The coagulant dipping process of nitrile latex: investigations of former motion effects and coagulant loss into the dipping compound
Abstract
Coagulant dipping, the process used in thin glove manufacture, involves electrolyte ions diffusing from the surface of a hand-shaped former into latex compound, causing a deposit (wet gel) to accumulate on the former. In this work, two aspects of the process were examined, both experimentally and theoretically. For the experimental work, a commercial nitrile latex was used. The motion of formers through a latex dipping tank is intuitively expected to affect the electrolyte diffusion and hence the wet gel growth. This was investigated at laboratory scale with small glass formers moving in a metre-long dip tank. Former velocities ranged from zero to almost 0.2 m sā1. No effect of former lateral movement on wet gel thickness was observed. One obvious explanation is that most of the coagulant diffusion occurs within the wet gel deposit, which provides protection to the diffusive flux. However, the critical zone is just ahead of the coagulating front, where coagulant is present in the liquid compound at concentrations below the level needed for coagulation. A fluid mechanical model was constructed that assumed a uniform fluid flow along the side face of a rectangular former.

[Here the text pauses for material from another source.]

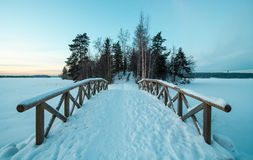 Snow covered bridge in winter Stock Image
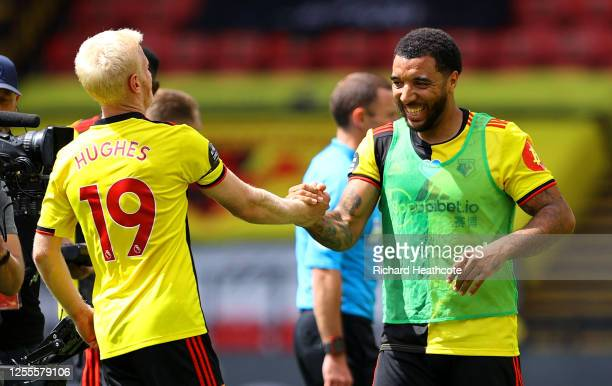 Troy Deeney of Watford celebrates victory with Will Hughes of Watford during the Premier League match between Watford FC and Newcastle United at...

The model confirmed that for calcium nitrate, the most commonly used coagulant, the effect of movement is very small. In the second investigation, coagulant leakage into the host latex compound during the dwell time was investigated by taking samples during repeat static dips. This experiment was modelled using diffusion theory, focusing on the critical zone just outside the wet gel at the point of former withdrawal. The model and experiment agreed well, both showing a small but definite coagulant leakage that tended towards a plateau concentration. Coagulant leakage from a moving former was also considered, from a theoretical perspective. In this case, the mechanism is advective movement of coagulant from the critical zone into the host compound. In the worst case, where all of this coagulant is swept away, the model suggested that the plateau coagulant concentration could reach an amount that would cause coagulation. Reduced flow in the critical zone (boundary layer) and former shape are factors that would reduce leakage.